• **What you will do**
**1)** Decide whether each statement agrees with the filing excerpt. Answer yes or no for each, and quote the words that settle it. (a) The Partnership limits the terms of its notes receivable to no more than five years. (b) The Chief Financial Officer did not take part in evaluating the disclosure controls and procedures. (c) Interest rate risk is the Partnership's primary market risk exposure.
**2)** In the filing excerpt, what is the total principal amount of notes receivable in the table?
**3)** Write the next few sentences of the filing excerpt, starting after its closing statement on disclosure controls.

• **Text segment**
Item 3. Quantitative and Qualitative Disclosures About Market Risk
----------------------------------------------------------
Interest Rate Sensitivity
The table below presents the principal amounts due and related weighted average
interest rates by expected maturity dates pertaining to the Partnership's notes
receivable as of September 30, 2003.
Expected Fixed Rate Average
Maturity Date Notes Receivable Interest Rate
------------- ---------------- -------------
2003 $ 73,933 12.47%
2004 251,873 12.11%
2005 212,027 12.18%
2006 188,015 8.85%
2007 and thereafter 5,211 8.85%
-------------
Total $ 731,059
=============
Fair Value $ 467,000
=============
The Partnership manages interest rate risk, its primary market risk exposure, by
limiting terms of notes receivable to no more than five years and generally
requiring full repayment ratably over the term of the note.
Item 4. Controls and Procedures
-----------------------
An evaluation was performed under the supervision and with the participation of
the Partnership's management, including the Chief Executive Officer and Chief
Financial Officer, of the effectiveness of the design and operation of the
Partnership's disclosure controls and procedures as of September 30, 2003. Based
on that evaluation, the Partnership's management, including the Chief Executive
Officer and Chief Financial Officer, concluded that the Partnership's disclosure
controls and procedures were effective in timely alerting them to material
information relating to the Partnership required to be included in the
Partnership's periodic SEC filings.

• **Extracted entries**
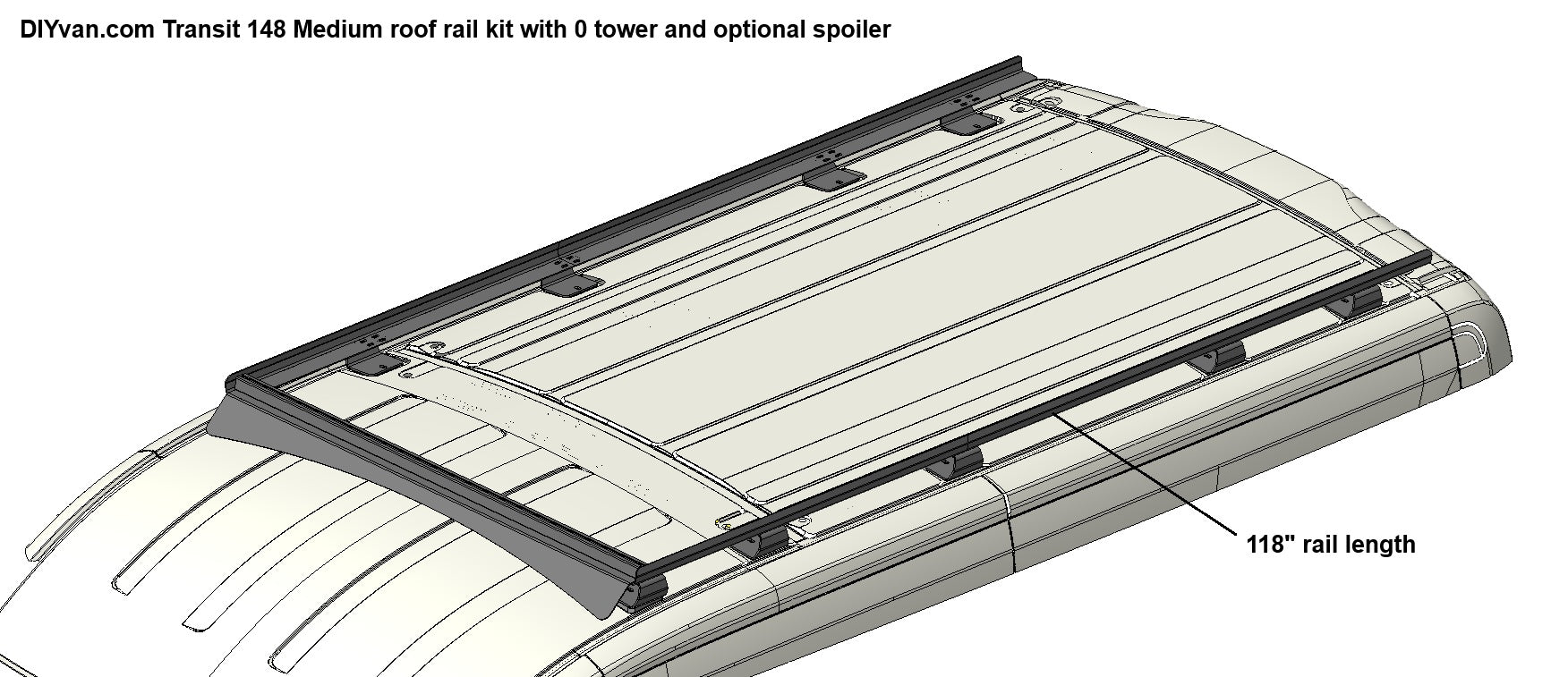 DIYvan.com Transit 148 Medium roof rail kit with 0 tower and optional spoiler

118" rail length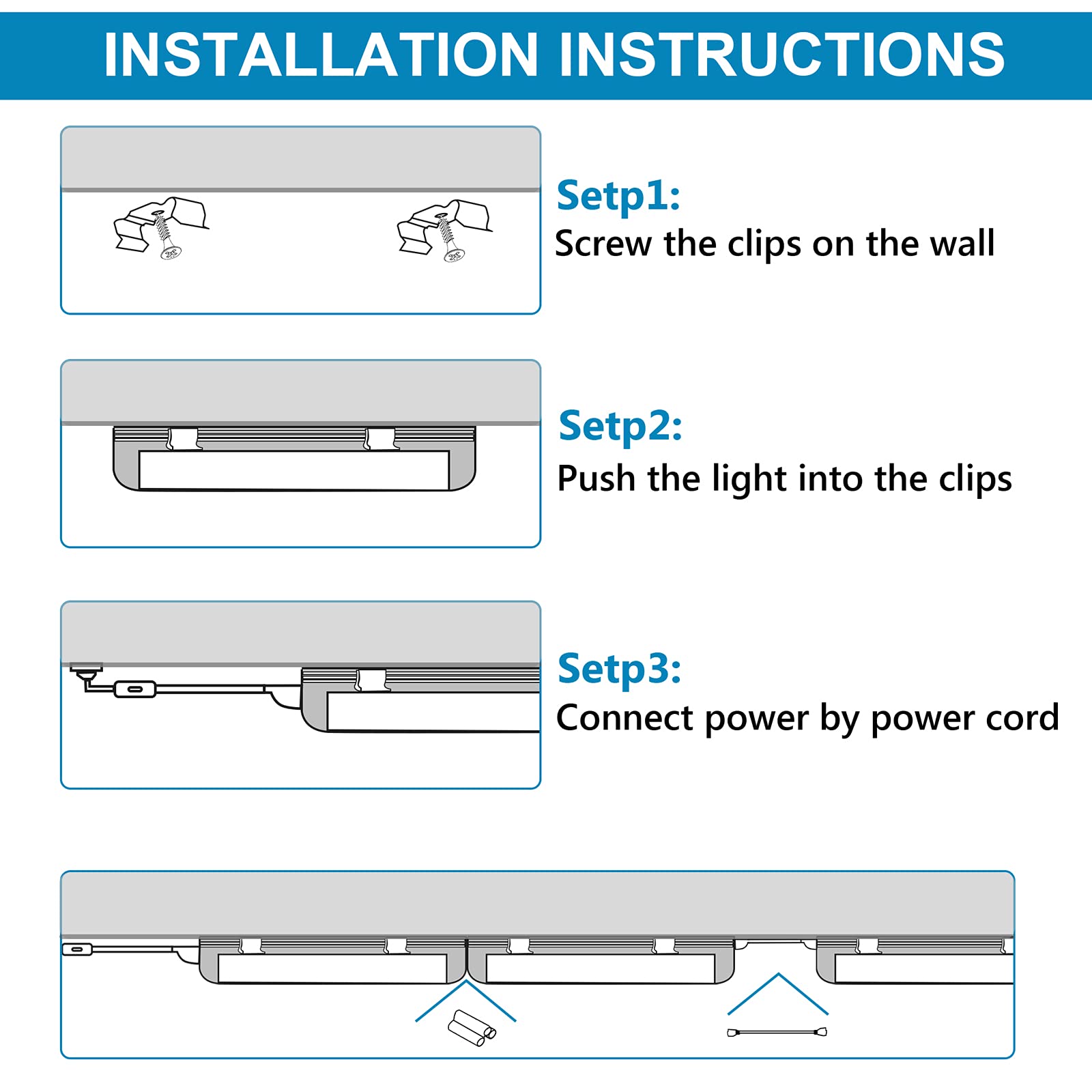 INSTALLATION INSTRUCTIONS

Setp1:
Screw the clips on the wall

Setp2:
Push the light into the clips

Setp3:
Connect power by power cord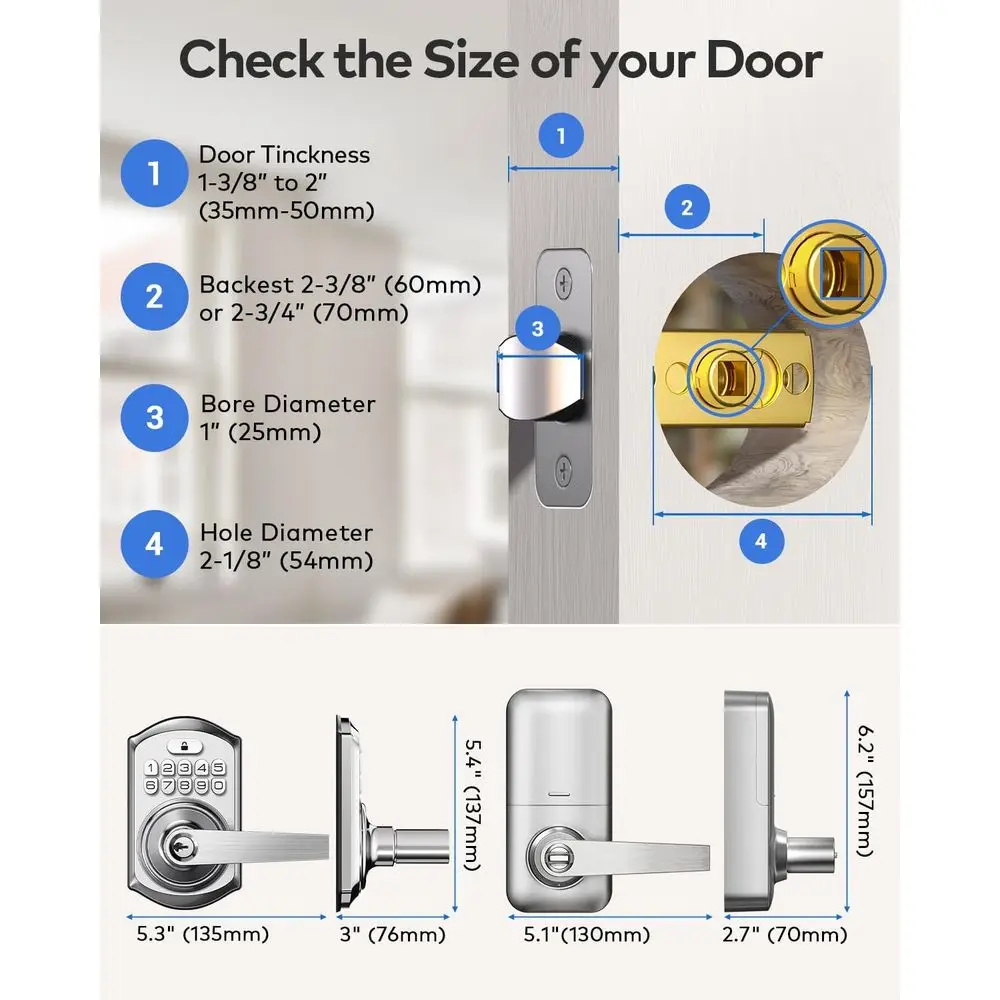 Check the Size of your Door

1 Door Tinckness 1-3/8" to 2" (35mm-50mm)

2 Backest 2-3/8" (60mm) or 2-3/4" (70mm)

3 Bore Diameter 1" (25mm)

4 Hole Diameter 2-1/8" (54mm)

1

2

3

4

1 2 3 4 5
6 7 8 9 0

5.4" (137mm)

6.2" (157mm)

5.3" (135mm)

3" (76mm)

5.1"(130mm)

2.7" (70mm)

• **Written responses**
**1)**
(a) Yes: "limiting terms of notes receivable to no more than five years"
(b) No: "with the participation of the Partnership's management, including the Chief Executive Officer and Chief Financial Officer"
(c) Yes: "interest rate risk, its primary market risk exposure"

**2)** $731,059

**3)**
Part II. Other Information
Item 6. Exhibits
--------
Exhibit 31.1 Certification of Chief Executive Officer
Exhibit 31.2 Certification of Chief Financial Officer
Exhibit 32.1 Certification of Chief Executive Officer Pursuant to 18 U.S.C.
Section 1350
Exhibit 32.2 Certification of Chief Financial Officer Pursuant to 18 U.S.C.
Section 1350
11
SIGNATURES
Pursuant to the requirements of the Securities Exchange Act of 1934, the
registrant has duly caused this report to be signed on its behalf by the
undersigned thereunto duly authorized.
TELECOMMUNICATIONS INCOME FUND XI, L.P.
(Registrant)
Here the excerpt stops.